Evaluating the Efficacy of a Dedicated Last Planner® System Facilitator to Enhance Construction Productivity

William Power    
Derek Sinnott    
Patrick Lynch    

Resumen

Construction unknowingly plans for poor levels of productivity with substantial waste, inefficiency, and rework stemming from a proliferation of non-value-adding activities embedded within traditional delivery processes. This approach negatively influences construction?s economic and environmental sustainability. Last Planner® System (LPS) is a key tool of Lean Construction (LC) and is lauded as a value-add process that prioritises flow efficiency by addressing workflow variability and waste elimination on construction projects. This research evaluates how the presence of a dedicated knowledgeable and competent LPS Facilitator, enabling a complete LPS implementation, contributes to improved construction flow, efficiency, and productivity.The study adopted a mixed-methods approach utilising case study design and data collected from a literature review, site observation diary, site documentation analysis, and semi-structured interviews.
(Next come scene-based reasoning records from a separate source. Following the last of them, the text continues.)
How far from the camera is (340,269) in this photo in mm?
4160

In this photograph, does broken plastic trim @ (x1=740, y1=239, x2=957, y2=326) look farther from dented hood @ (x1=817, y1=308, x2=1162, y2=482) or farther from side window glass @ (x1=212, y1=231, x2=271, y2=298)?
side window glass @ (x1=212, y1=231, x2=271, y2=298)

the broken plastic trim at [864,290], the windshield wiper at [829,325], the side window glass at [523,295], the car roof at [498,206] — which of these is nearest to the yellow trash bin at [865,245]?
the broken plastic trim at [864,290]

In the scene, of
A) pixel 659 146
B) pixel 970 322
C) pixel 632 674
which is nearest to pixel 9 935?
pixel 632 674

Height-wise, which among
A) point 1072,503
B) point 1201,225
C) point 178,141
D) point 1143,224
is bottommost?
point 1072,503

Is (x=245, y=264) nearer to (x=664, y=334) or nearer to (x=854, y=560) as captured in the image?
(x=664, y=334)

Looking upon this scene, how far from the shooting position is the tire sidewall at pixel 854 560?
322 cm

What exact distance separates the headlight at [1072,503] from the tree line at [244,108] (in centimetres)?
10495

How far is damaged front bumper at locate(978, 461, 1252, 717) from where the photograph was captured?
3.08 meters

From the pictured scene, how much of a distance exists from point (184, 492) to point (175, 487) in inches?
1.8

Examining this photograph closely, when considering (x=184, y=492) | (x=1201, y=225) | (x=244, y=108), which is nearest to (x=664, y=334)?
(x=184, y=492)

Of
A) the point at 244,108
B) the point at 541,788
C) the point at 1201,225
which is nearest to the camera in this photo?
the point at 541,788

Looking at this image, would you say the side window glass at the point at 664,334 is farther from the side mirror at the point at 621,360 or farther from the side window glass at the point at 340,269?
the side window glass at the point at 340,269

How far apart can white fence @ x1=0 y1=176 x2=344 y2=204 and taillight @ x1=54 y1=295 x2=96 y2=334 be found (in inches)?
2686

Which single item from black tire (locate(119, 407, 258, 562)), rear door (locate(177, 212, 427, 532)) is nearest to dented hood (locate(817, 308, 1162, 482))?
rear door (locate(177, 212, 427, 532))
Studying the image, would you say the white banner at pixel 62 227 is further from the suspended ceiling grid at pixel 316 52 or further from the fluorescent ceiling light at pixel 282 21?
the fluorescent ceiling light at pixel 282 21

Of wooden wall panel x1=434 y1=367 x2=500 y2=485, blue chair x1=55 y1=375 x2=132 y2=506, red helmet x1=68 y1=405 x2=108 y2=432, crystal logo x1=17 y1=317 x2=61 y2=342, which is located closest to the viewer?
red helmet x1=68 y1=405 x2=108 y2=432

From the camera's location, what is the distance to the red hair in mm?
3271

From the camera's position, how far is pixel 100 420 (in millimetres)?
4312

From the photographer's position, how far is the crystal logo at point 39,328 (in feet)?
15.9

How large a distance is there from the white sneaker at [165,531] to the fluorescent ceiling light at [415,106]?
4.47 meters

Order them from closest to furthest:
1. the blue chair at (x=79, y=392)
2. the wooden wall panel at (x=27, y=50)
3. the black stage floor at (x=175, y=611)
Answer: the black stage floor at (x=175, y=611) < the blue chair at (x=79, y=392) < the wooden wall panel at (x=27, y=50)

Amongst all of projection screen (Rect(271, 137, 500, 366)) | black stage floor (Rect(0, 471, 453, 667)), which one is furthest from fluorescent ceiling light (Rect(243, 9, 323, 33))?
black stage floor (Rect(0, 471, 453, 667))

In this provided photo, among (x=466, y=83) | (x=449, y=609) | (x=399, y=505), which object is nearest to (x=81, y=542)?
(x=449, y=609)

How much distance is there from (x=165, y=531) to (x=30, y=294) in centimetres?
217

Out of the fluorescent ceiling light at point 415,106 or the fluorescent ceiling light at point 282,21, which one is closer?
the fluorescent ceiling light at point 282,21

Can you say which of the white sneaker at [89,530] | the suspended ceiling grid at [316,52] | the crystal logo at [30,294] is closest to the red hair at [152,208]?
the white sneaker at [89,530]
Limitations exist around small survey size, lack of generalisability, and potential bias of researchers. Findings posit considerable productivity increase; more reliable, predictable, and stable workflow; enhanced team collaboration; as well as accrual of safety, quality, cost, and schedule benefits. Embedding a knowledgeable and competent LPS Facilitator appears to assist successful implementation of LPS with sectoral and societal value-add opportunities.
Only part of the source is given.